GOOD: "Failed to connect to database at localhost:5432 — check DB_HOST and ensure PostgreSQL is running"
- Include relevant context: operation, input, expected vs actual
- Never expose internal details (stack traces, SQL) to end users — attackers use these to find vulnerabilities
- Log full details server-side, return sanitized messages to clients
Logging & Observability
- Log errors with structured context (who, what, where, when) — enables filtering and alerting in log aggregation tools
- Use appropriate severity levels: debug, info, warn, error, fatal
- Include correlation IDs for request tracing — essential for debugging in distributed systems
- Do not log sensitive data (passwords, tokens, PII)

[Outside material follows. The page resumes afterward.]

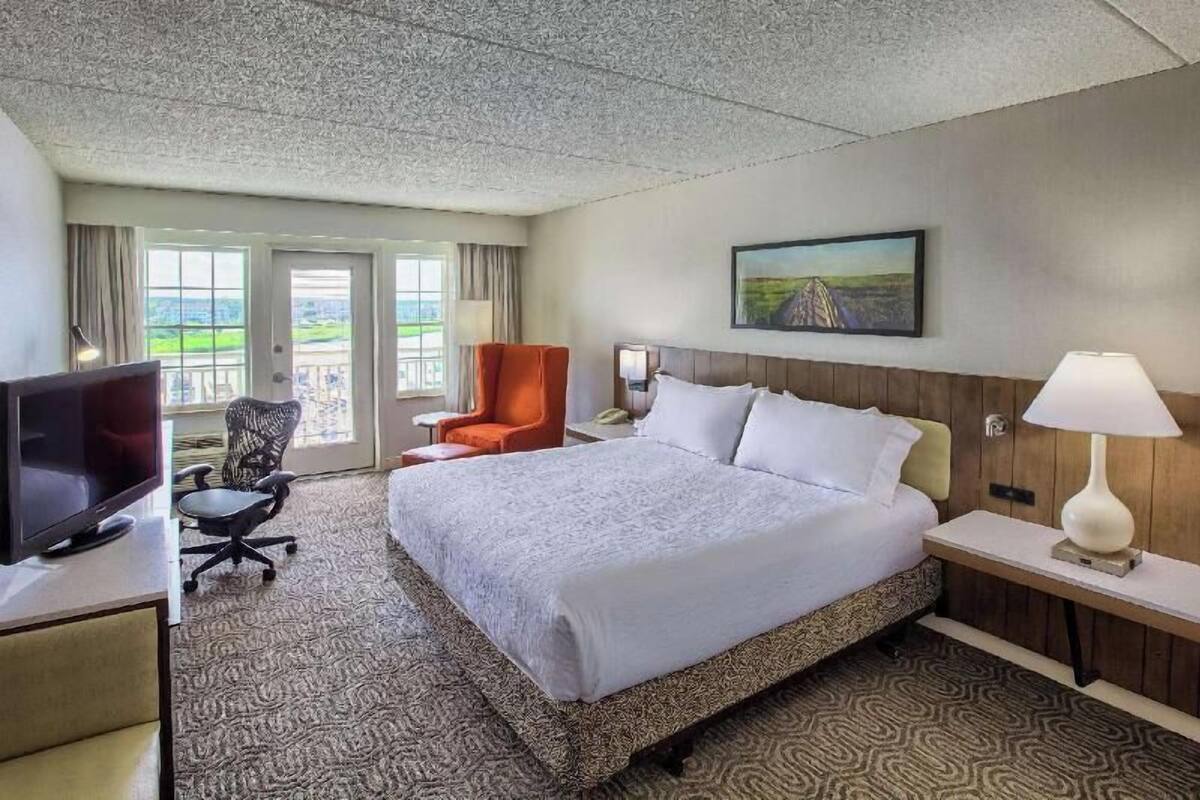 A hotel room with a bed, a desk with a TV, a chair, a nightstand with a lamp, and a painting on the wall.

- Record errors as OpenTelemetry span events with structured attributes — enables correlation across distributed services
- Include trace IDs in error responses — allows support teams to trace user-reported errors through the entire system
- Track error rates as SLIs and define error budgets — pause feature releases when the budget is depleted
Circuit Breaker
- Use circuit breakers for calls to external services — stop calling a failing service and fail fast instead of queuing timeouts
- Circuit breaker states: Closed (normal), Open (fail fast), Half-Open (probe recovery) — monitor state transitions as metrics
- Combine with retries: retries handle transient blips, circuit breakers handle persistent failures
Bulkhead Isolation
- Isolate failure domains with bulkheads — a failure in one integration should not exhaust resources for unrelated requests
- Use separate thread pools or connection pools per external dependency
Resilience
- Implement timeouts for all external calls — prevents a single slow service from blocking the entire system
- Use retries with exponential backoff for transient failures
- Provide fallback behavior where appropriate
- Fail fast on configuration errors at startup, not at runtime — surfaces problems before they reach users
Async Error Handling
- Use dead letter queues for messages that fail processing after max retries — prevents poison messages from blocking the queue
- Implement compensation (saga) patterns for multi-step distributed operations — partial completion must be reversible
Frontend Error Boundaries
- Wrap UI sections in error boundaries — a crash in one widget should not take down the entire page
- Display user-friendly fallback UI with a retry option — never show raw stack traces
Cleanup
- Always release resources in finally blocks or equivalent
- Close database connections, file handles, and network sockets — leaked connections exhaust pools and cause outages
- Roll back partial operations on failure
- Leave the system in a consistent state after errors